Jimminy is basically just Alex. He's a bit smaller, and he's got a magic book rather than a magic macaw, but it's essentially the exact same thing. Beautiful artwork, though, and Prize could hardly complain about the plagiarism - one of the back-up strips of Wonderland Comics, called "Neighbors", was a carbon copy of the Fox and the Crow, the Columbia cartoon characters who DC had paid good money for the comic rights to!

There were not one but two Jimminy stories in each issue of More Fun, just to really cement him in the readers' minds as the new big thing. Or maybe DC were really short of material and Howard Post was able to draw an impressive number of very detailed pages every month (he also drew some funny-animal strips for them at the same time). But one nice feature of the stories is that Jimminy is a legacy hero - the magic book has been passed down through the generations of his family, as he's told by his father (who says 'ye' instead of 'you', but otherwise seems to be more or less sane and reliable). I'm sure that there are descendants of the Crockett family out there today, having magic adventures and just waiting for someone to put them in the comics!

Nothing bad can possibly have happened to the heroes or the book, as Jimminy's mother points out with an impressive certainty at the end of the first story...

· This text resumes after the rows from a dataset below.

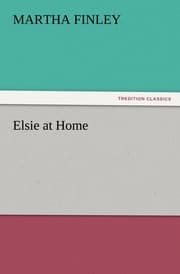 Cover von Elsie at Home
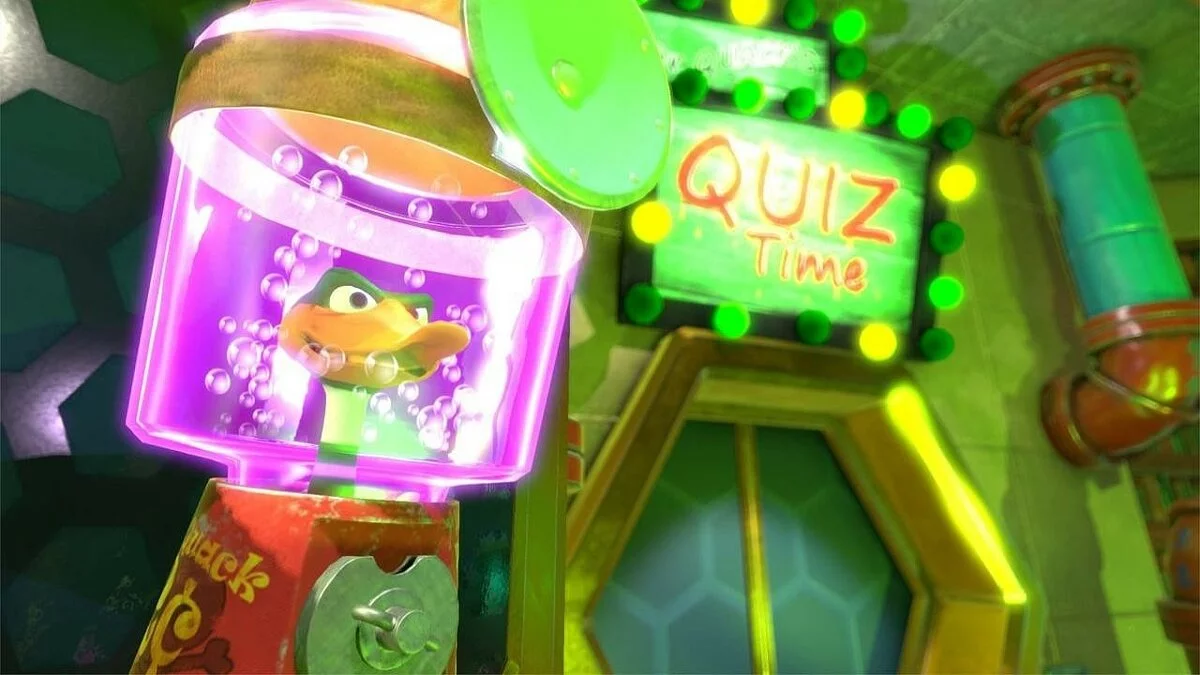Скриншоты из Yooka-Laylee / Картинка 8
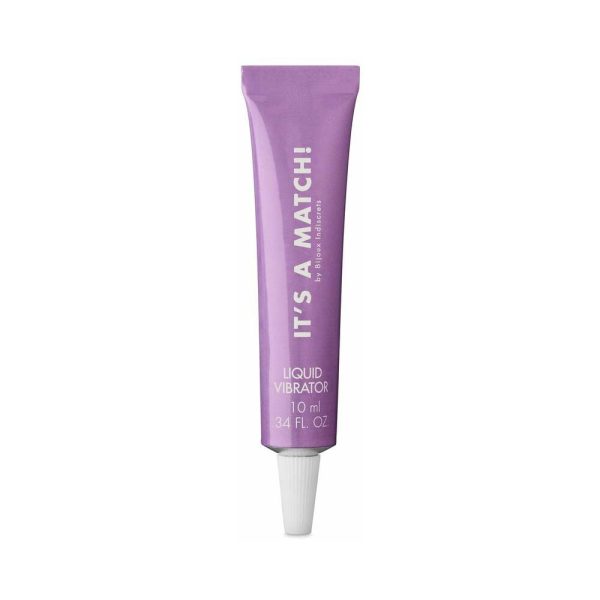 Bijoux Indiscrets Clitherapy It''s a Match! Liquid Vibrator Tingling Serum 0.34 oz. - Image 4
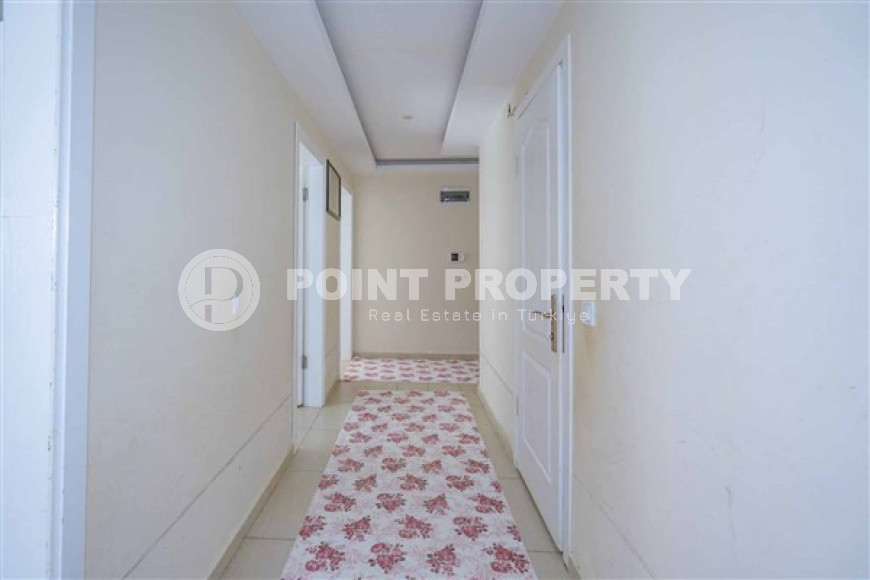 Бюджетная квартира с двумя спальнями, 110м², в Кестеле, Алания, в 600м от моря-id-2735-фото-13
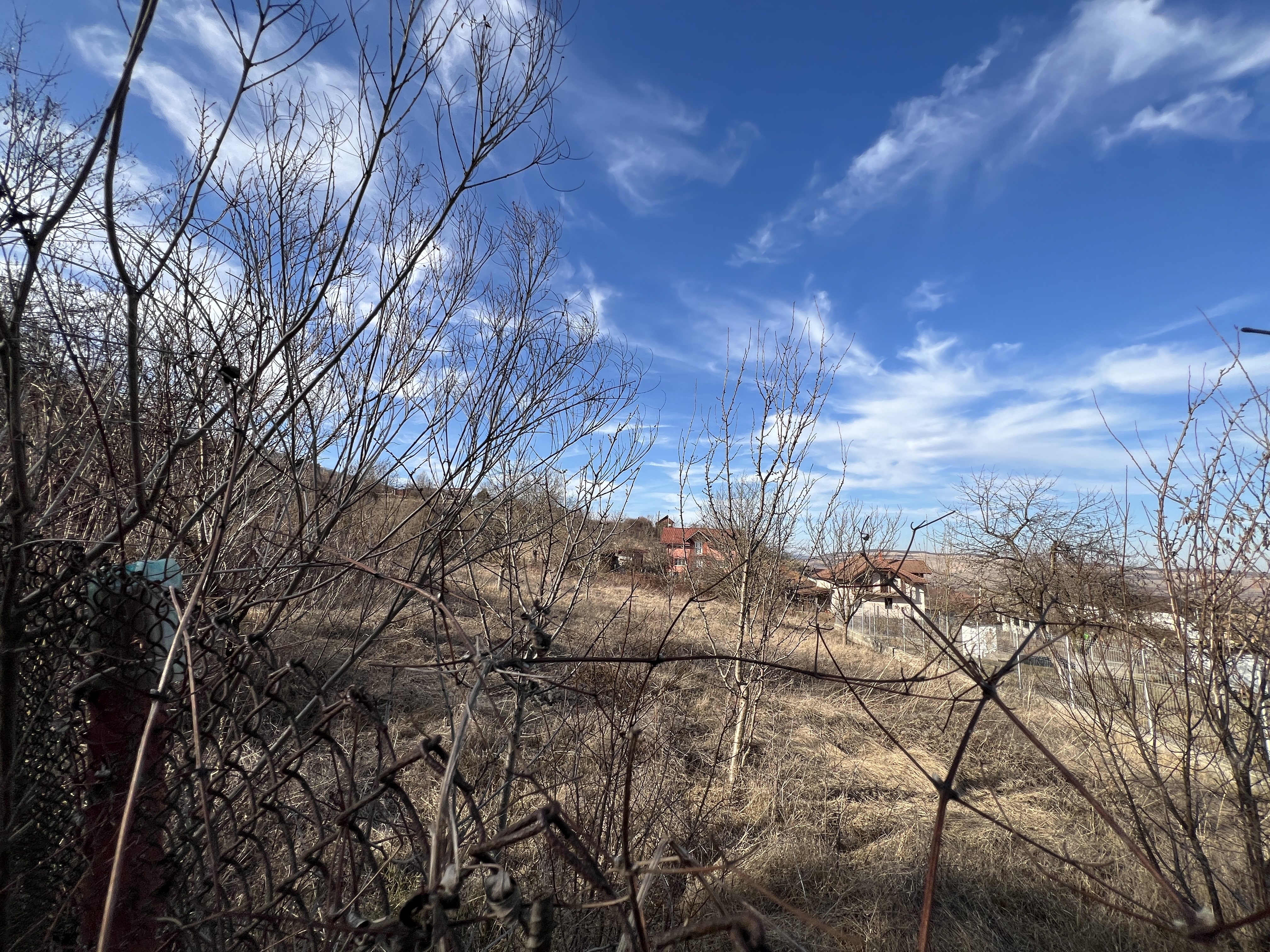 Teren intravilan de vanzare, 1.749mp, deschidere 100ml - Alba Iulia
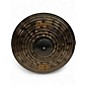 Used MEINL 18in CLASSICS CUSTOM DARK CRASH Cymbal thumbnail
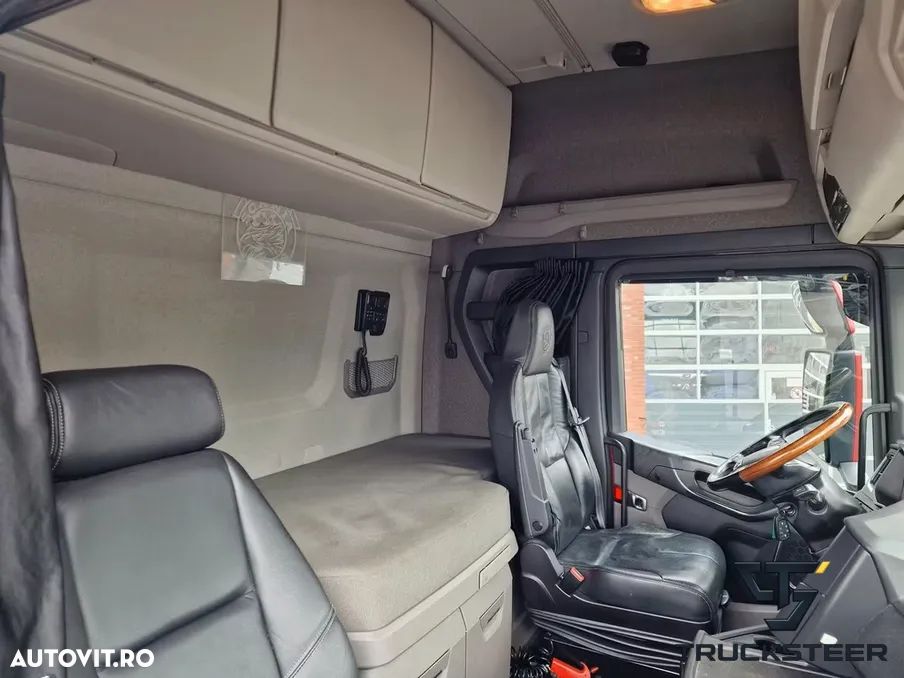 Scania S500 | Euro 6 | Retarder | Alcoa | Xenon - 19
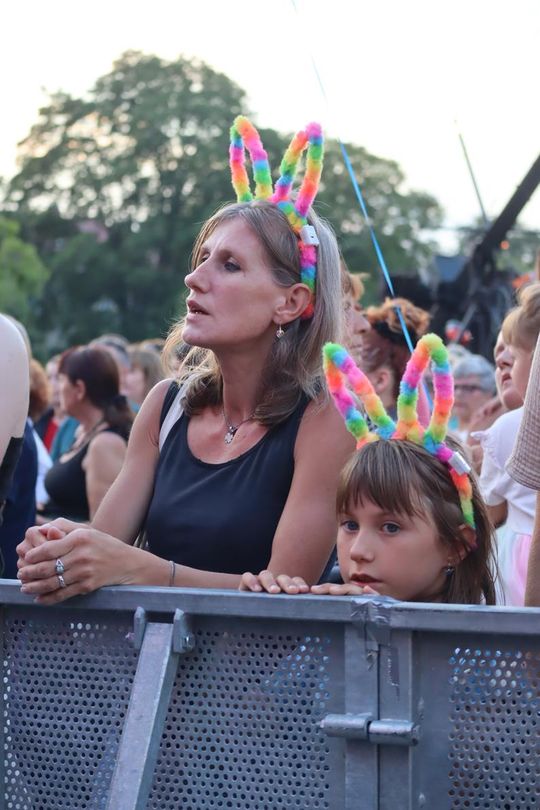 Chełm bawił się do późnego wieczora! „Lato z Radiem i Telewizją Polską” przyciągnęło tłumy [GALERIA ZDJĘĆ] 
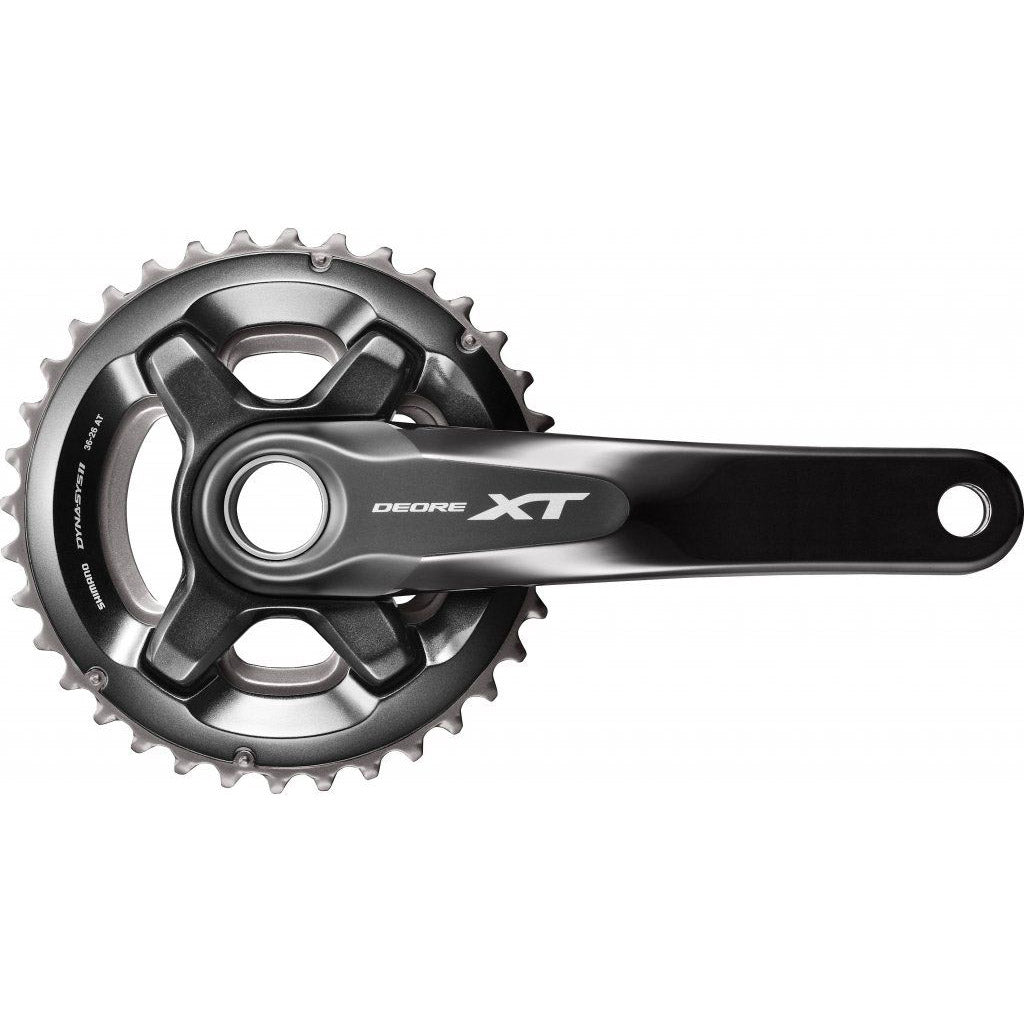 Shimano Crankstel Deore XT 11v FC-M8000 175mm 34T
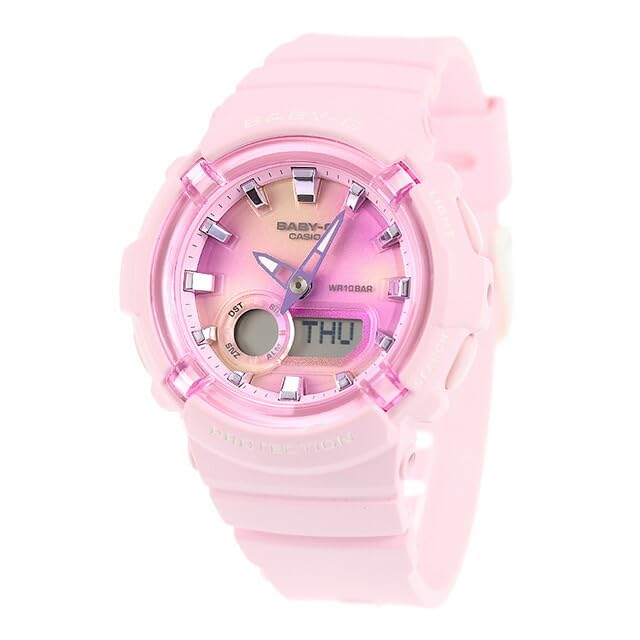 Series Quartz Ladies Watch [Casio Baby-G] Baby-G BGA-280 BGA-280TD-4A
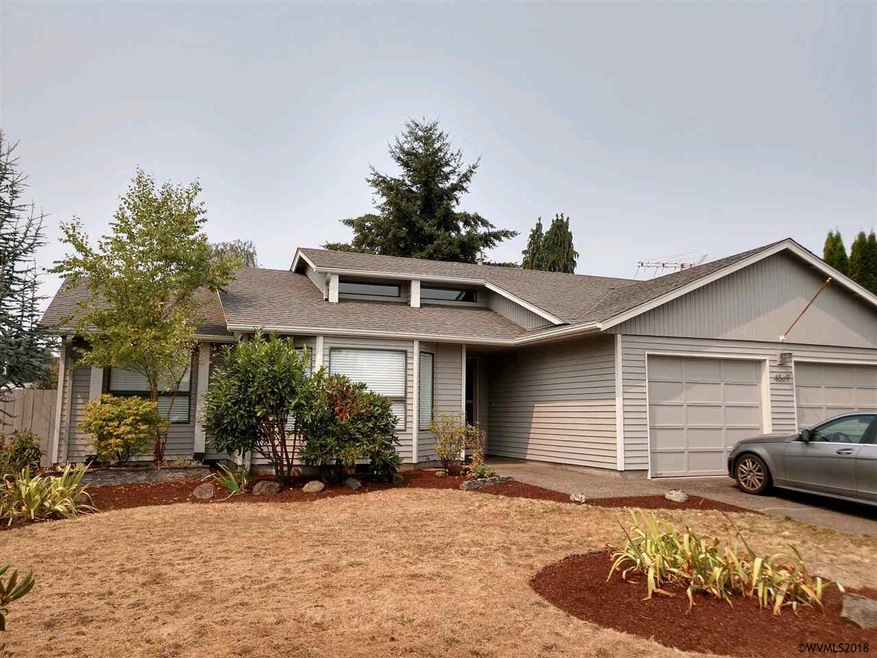 4869 Sea Gale Way N, Keizer, OR 97303 - photo 1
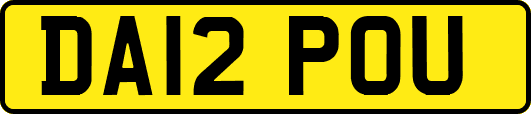 DA12POU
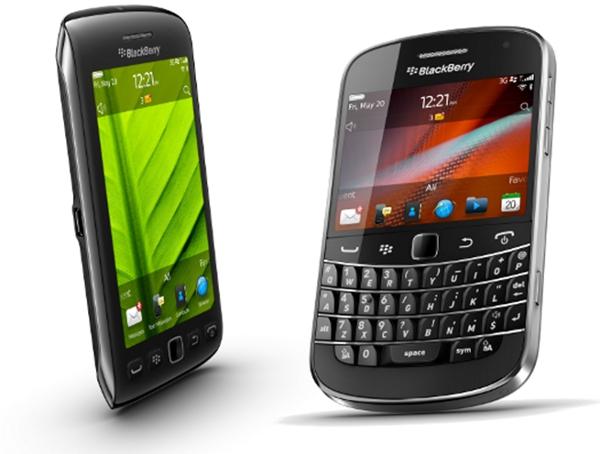 Future Blackberry Devices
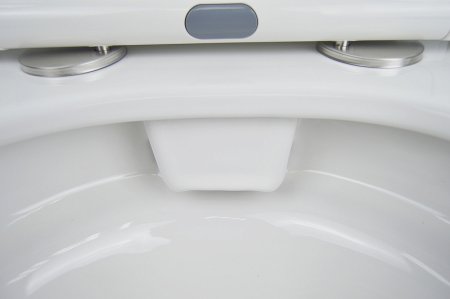 Унитаз компакт Azario Candy AZ-1503B с бачком и сиденьем Микролифт 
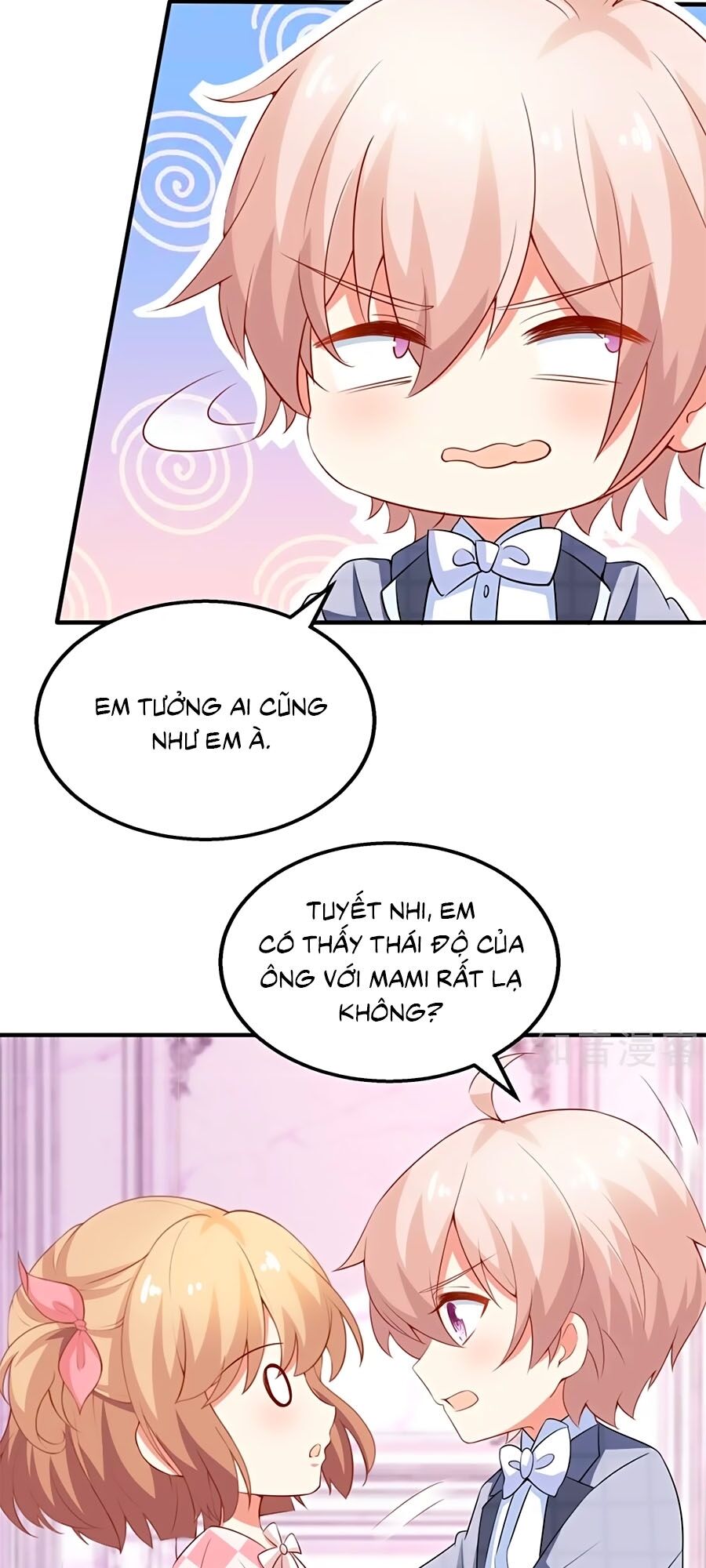 Một Thai Hai Bảo : Đưa Mami Về Nhà ! Chap 222 - Next Chap 223
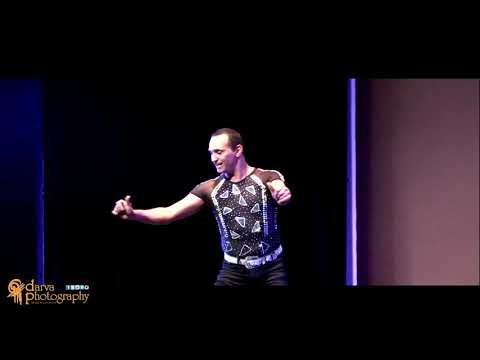 Dance Video Clip / Mohammed Kazafy & the Kazafy Troupe  Greece Show 2018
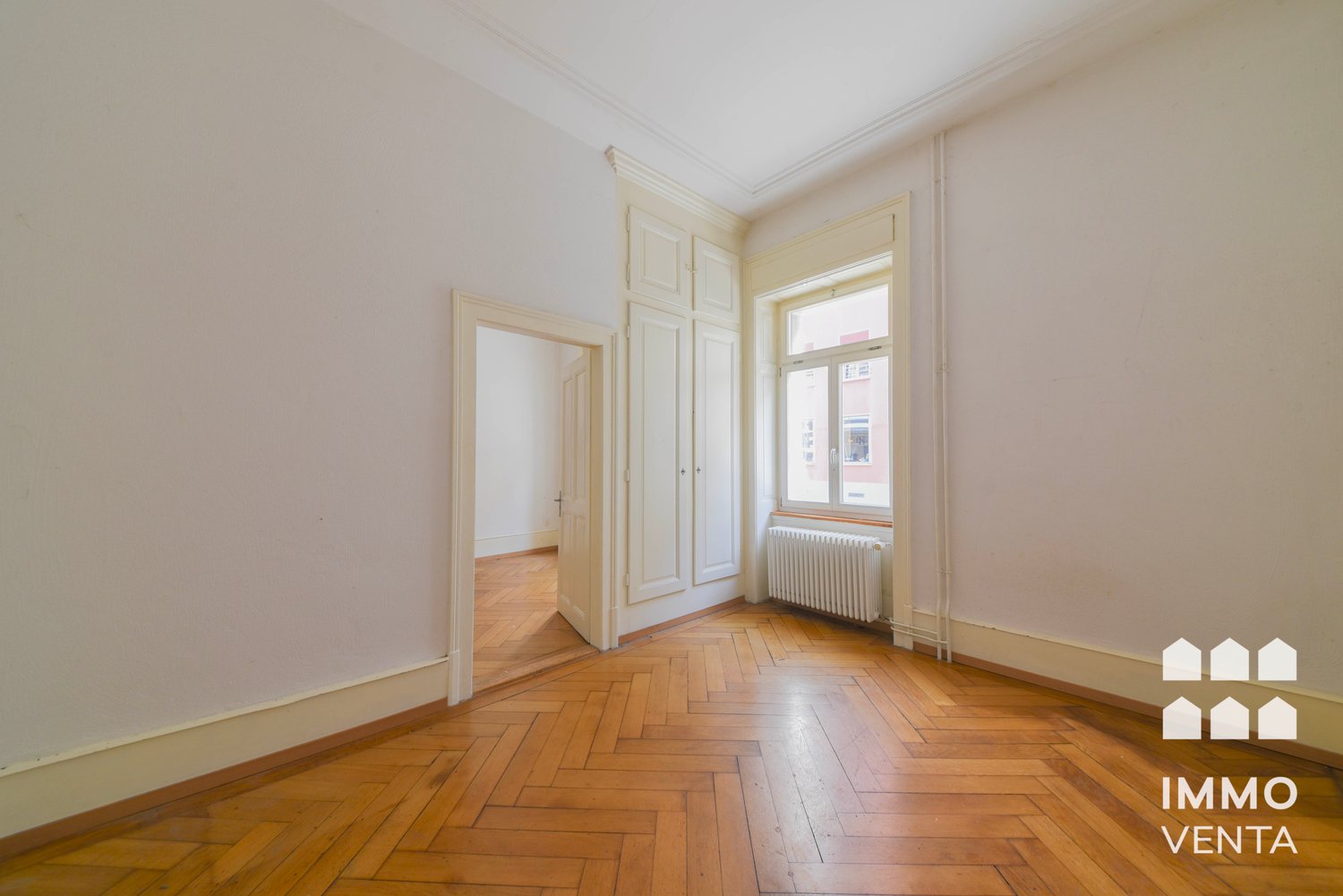 Appartement de 3 pièces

But somehow, Jimminy and the Magic Book didn't catch the imagination. More Fun Comics was cancelled with #127, and burnt off the entire inventory in that final issue - FIVE adventures for Jimminy in that one comic! Another advert had Superboy and Robin showing their support for the hero, perhaps hoping the readers would buy his comic in such quantities as to save it from oblivion. But clearly they didn't, and that was the end of More Fun.


Certainly not the end of Howard Post, though, who had a lengthy and successful career both in comics with Harvey and animation with Paramount / Famous Studios. And, of course, those two episodes of Thundercats!